Investigation of the Effect of Seminal Plasma Exosomes from the Normal and Oligoasthenoteratospermic Males in the Implantation Process

Abstract

Background: Seminal plasma exosomes are now recognized to play a complex role in the regulation of the female reproductive system infertility. The objective of this study was to assess the effect of exosomes derived from the sperm of men with oligoasthenoteratozoospermia on endometrial implantation-related genes.

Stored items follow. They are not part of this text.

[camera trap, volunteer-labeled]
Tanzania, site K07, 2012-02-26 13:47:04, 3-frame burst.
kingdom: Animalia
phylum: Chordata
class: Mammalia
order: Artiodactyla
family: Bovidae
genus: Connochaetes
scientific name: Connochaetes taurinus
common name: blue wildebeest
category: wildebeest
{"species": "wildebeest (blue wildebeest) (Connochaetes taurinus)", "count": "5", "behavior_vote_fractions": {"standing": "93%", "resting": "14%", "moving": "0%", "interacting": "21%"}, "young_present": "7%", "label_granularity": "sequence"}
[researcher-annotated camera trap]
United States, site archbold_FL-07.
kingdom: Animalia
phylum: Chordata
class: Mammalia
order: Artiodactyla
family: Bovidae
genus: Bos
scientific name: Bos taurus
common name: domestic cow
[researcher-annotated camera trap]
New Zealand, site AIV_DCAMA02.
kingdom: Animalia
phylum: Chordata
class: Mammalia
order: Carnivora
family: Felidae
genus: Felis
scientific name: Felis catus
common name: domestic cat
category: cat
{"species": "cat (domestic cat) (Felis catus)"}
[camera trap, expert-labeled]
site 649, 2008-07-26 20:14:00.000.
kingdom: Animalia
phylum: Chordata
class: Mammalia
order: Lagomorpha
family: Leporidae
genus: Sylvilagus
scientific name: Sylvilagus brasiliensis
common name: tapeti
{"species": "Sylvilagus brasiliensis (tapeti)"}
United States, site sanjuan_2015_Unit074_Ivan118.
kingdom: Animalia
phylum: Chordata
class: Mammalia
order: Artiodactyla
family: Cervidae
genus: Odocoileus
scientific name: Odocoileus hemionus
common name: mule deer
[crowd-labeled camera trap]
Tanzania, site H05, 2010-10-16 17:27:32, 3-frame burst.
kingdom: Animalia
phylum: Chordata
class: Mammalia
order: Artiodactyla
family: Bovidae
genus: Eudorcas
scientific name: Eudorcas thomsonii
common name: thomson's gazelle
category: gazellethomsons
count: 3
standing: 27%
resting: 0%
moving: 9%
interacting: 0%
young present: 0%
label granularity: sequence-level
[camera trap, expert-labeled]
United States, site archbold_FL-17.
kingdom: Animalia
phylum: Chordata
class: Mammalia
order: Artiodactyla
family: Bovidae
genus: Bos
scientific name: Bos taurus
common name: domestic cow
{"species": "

Methods: To isolate the exosomes, we employed an ultracentrifugation method on samples derived from 10 fertile men with normal sperm parameters and 10 men with oligoasthenoteratozoospermia. The size distribution and ultrastructure of the exosomes were then characterized using transmission electron microscopy and dynamic light scattering. We detected an exosome marker using western blot analysis and confirmed the cytoplasmic localization of the exosomes by incubating them with DiI dye and visualizing them using fluorescence microscopy. After 6 hours of in vitro treatment of endometrial epithelial cells with 100 µg/ml seminal exosome, the endometrial receptivity genes were examined using qRT-PCR. To perform data analysis and quantification, we utilized Image J and Prism software. P< 0.05 were considered statistically significant.

Results: After 6 hours of treatment, the mRNA levels of MUC1, LIF, G-CSF, CX3CL1, and VEGF were significantly downregulated in the endometrial epithelial cells treated with oligoasthenoteratozoospermia exosomes compared to the normal group. Although changes were observed in the mean mRNA levels of IL8 and TGF-β genes in the oligoasthenoteratozoospermia group compared to the normal group, these differences did not reach statistical significance (p > 0.05).

Conclusions: Oligoasthenoteratozoospermia exosomes have a distinct effect on endometrial receptivity compared to normal exosomes, leading to reduced expression of implantation-related genes.

Keywords: Embryo implantation; Endometrium; Exosome; Infertility; Semen.

Fig. 1

The patients' sperm characteristics were evaluated, and significant differences were found in sperm count, motility, and morphology between the two populations. The results are presented as mean ± SD (n = 10), and **** indicates a statistically significant difference with a P< 0.0001.

Fig. 2

Images captured by transmission electron microscopy show exosomes. a) from men in the normal group. b) men in the OAT group. C) Western blots of exosomes from normal men (1) and exosomes from OAT men (2) show the presence of the CD9 exosome surface marker. Scale bars in a) and b) represent 100 nm.

Fig. 3

DLS validation of exosome size. a) Exosomes from men in Normal group. b) from OAT group. Mean SD is utilized to represent the results. c) Exosome average size is used for each group (n = 10) P> 0.05. Each group's exosome size is represented by a picture.

Fig. 4

Verification of EECs: a) Primary cell culture of EECs. b) Image of endometrium in the proliferative phase taken under a light microscope; scale bars: 100 micrometers. c) Results from flow cytometry demonstrate that EECs expressed cytokeratin-18.

Fig. 5

Exosomes internalization within EECs. After 6h, EECs internalized DiI-labeled exosomes (red). DAPI (blue) is used to mark the nuclei of EECs. 20 nm scale bars.

Fig. 6

Gene’s expression in EECs following normal and OAT exosome treatments for 6 h. The assessment of mRNA levels was done using qRT-PCR. GAPDH was used as an internal control (n = 10) and results were also reported as mean SD. *P< 0.05. two experimental groups are compared to the control groups. The *, **, ***, and **** indicate P< 0.05, P< 0.01, P< 0.001, and P< 0.0001, respectively.